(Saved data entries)
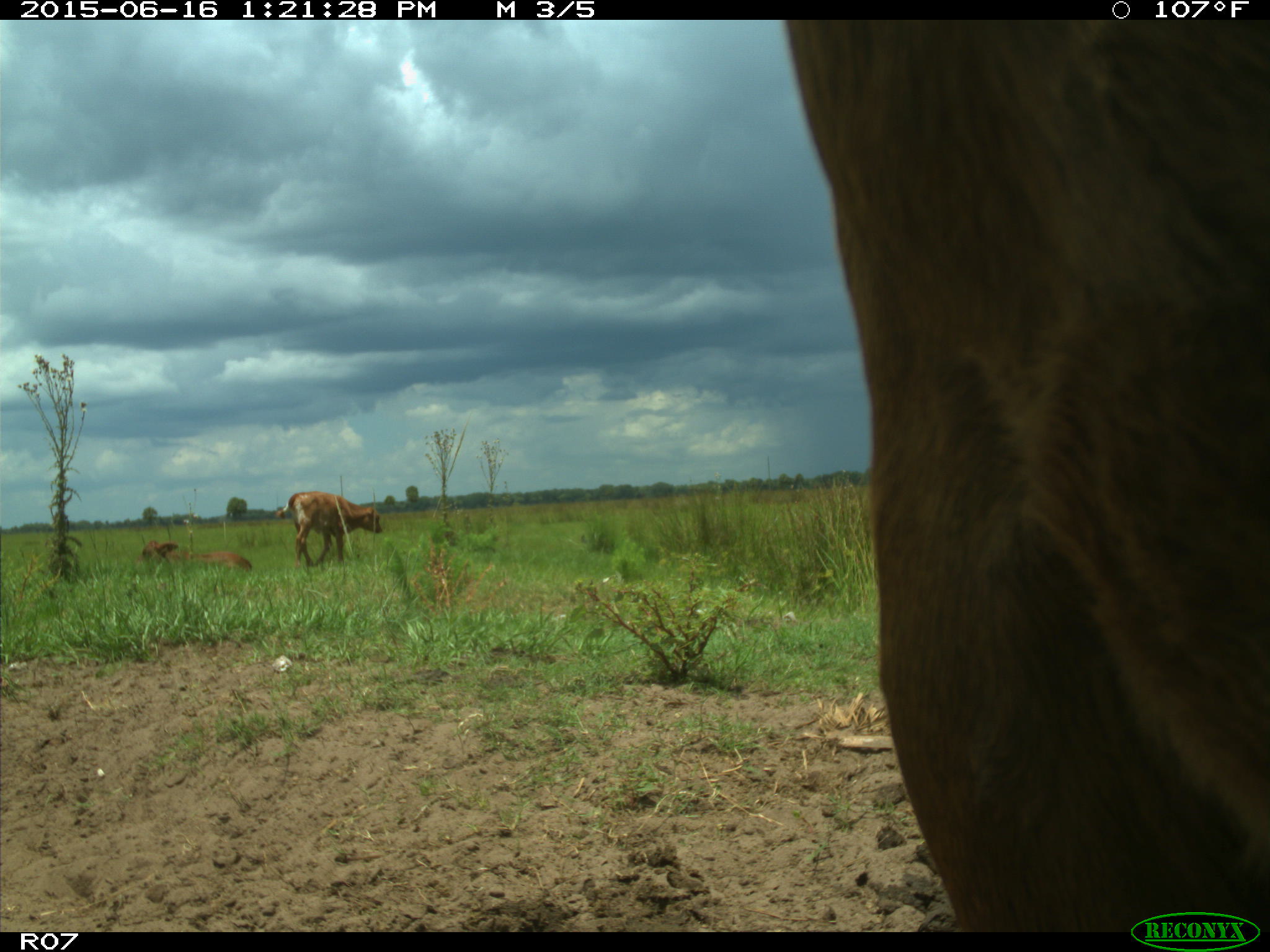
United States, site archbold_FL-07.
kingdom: Animalia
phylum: Chordata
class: Mammalia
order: Artiodactyla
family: Bovidae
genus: Bos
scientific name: Bos taurus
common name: domestic cow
Bos taurus (domestic cow).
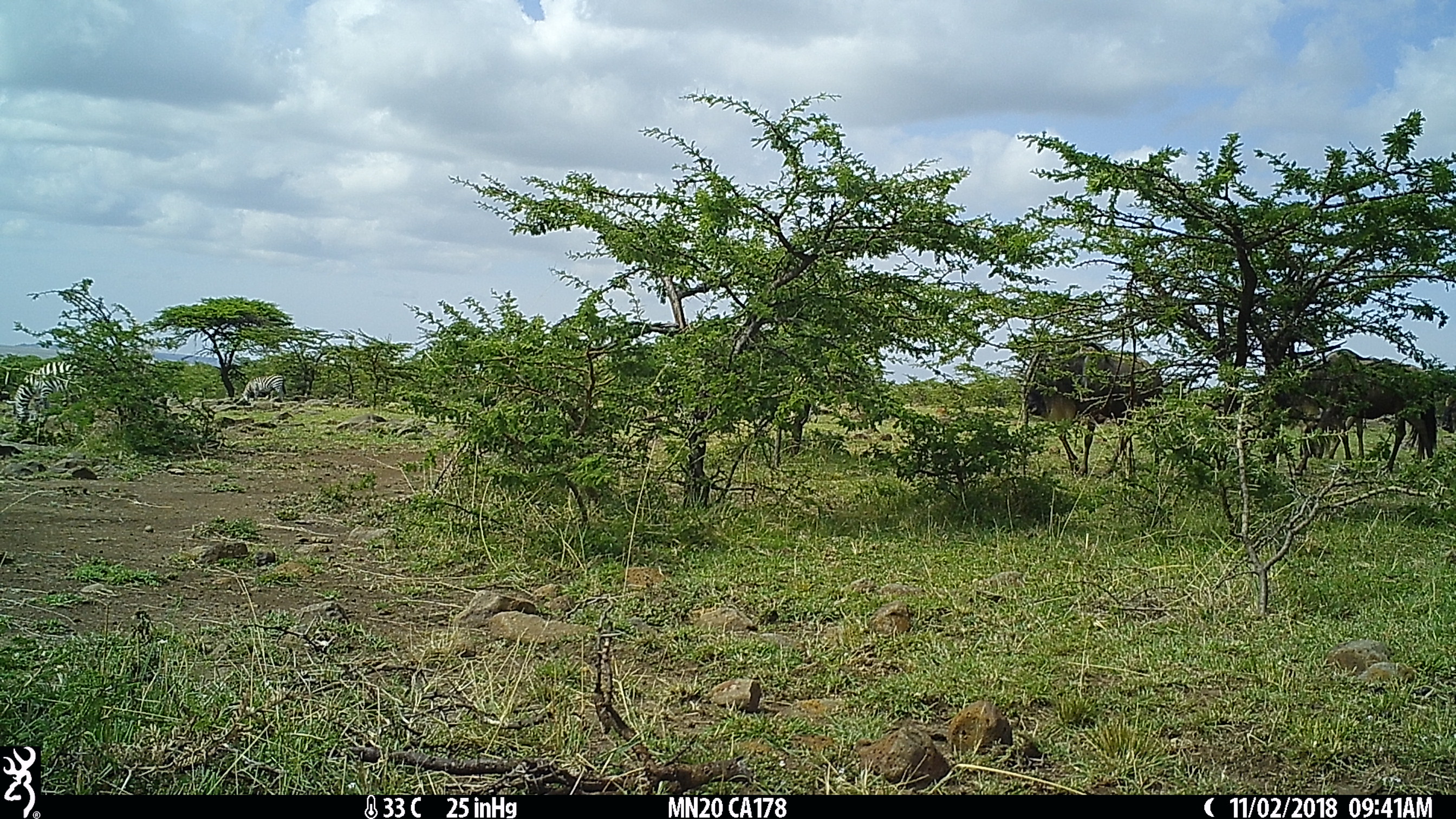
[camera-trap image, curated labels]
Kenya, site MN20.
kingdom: Animalia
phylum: Chordata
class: Mammalia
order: Perissodactyla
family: Equidae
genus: Equus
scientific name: Equus quagga burchellii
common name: burchell's zebra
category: zebra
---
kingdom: Animalia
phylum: Chordata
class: Mammalia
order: Artiodactyla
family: Bovidae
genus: Connochaetes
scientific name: Connochaetes taurinus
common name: blue wildebeest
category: wildebeest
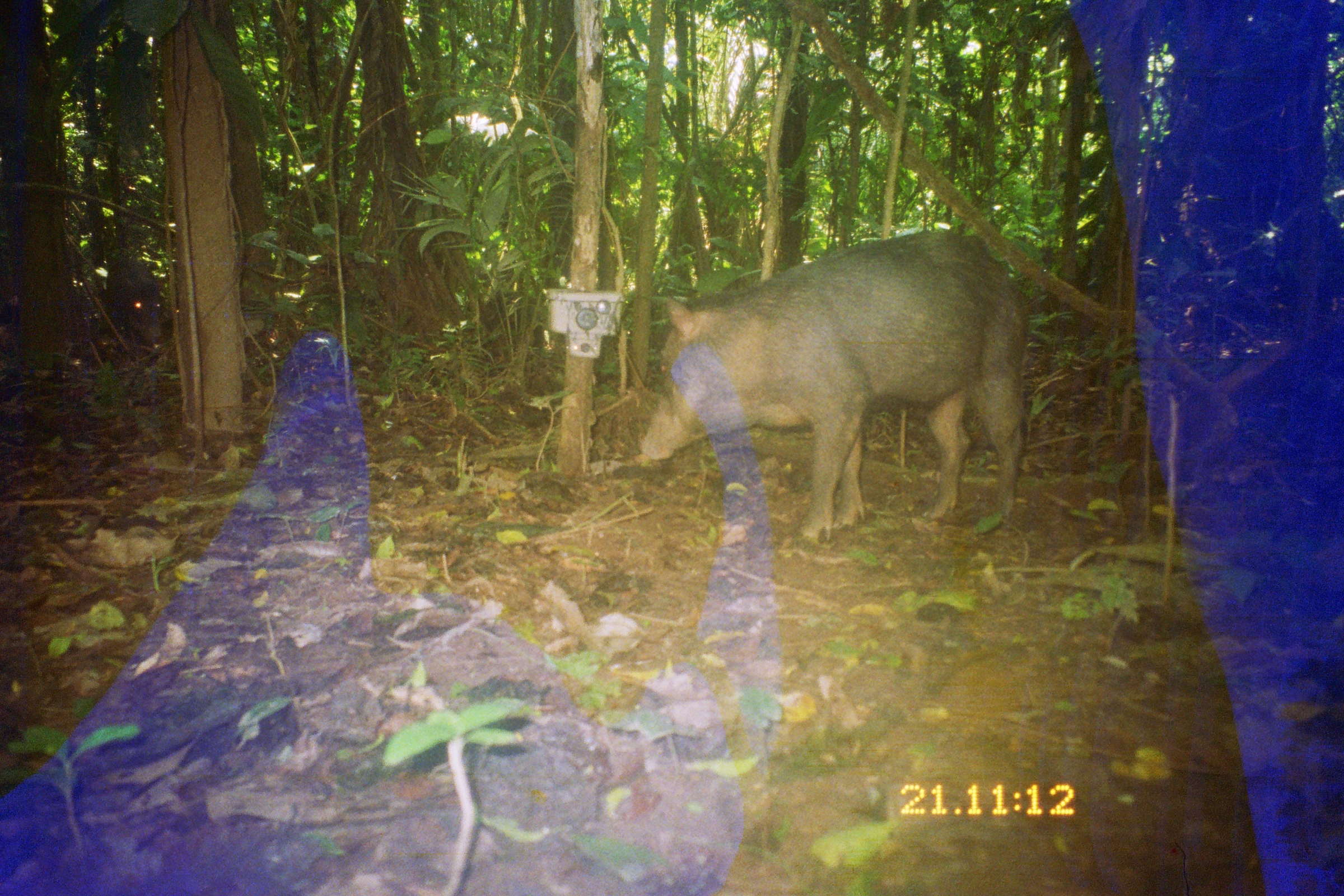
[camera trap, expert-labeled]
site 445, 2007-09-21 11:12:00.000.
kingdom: Animalia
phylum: Chordata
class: Mammalia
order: Artiodactyla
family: Tayassuidae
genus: Tayassu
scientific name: Tayassu pecari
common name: white-lipped peccary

# WHAT THIS TASK INVOLVES
Could you reproduce the records above exactly, leaving out every picture?

# ANSWER TO THIS TASK
United States, site archbold_FL-07.
kingdom: Animalia
phylum: Chordata
class: Mammalia
order: Artiodactyla
family: Bovidae
genus: Bos
scientific name: Bos taurus
common name: domestic cow
Bos taurus (domestic cow).
[camera-trap image, curated labels]
Kenya, site MN20.
kingdom: Animalia
phylum: Chordata
class: Mammalia
order: Perissodactyla
family: Equidae
genus: Equus
scientific name: Equus quagga burchellii
common name: burchell's zebra
category: zebra
---
kingdom: Animalia
phylum: Chordata
class: Mammalia
order: Artiodactyla
family: Bovidae
genus: Connochaetes
scientific name: Connochaetes taurinus
common name: blue wildebeest
category: wildebeest
[camera trap, expert-labeled]
site 445, 2007-09-21 11:12:00.000.
kingdom: Animalia
phylum: Chordata
class: Mammalia
order: Artiodactyla
family: Tayassuidae
genus: Tayassu
scientific name: Tayassu pecari
common name: white-lipped peccary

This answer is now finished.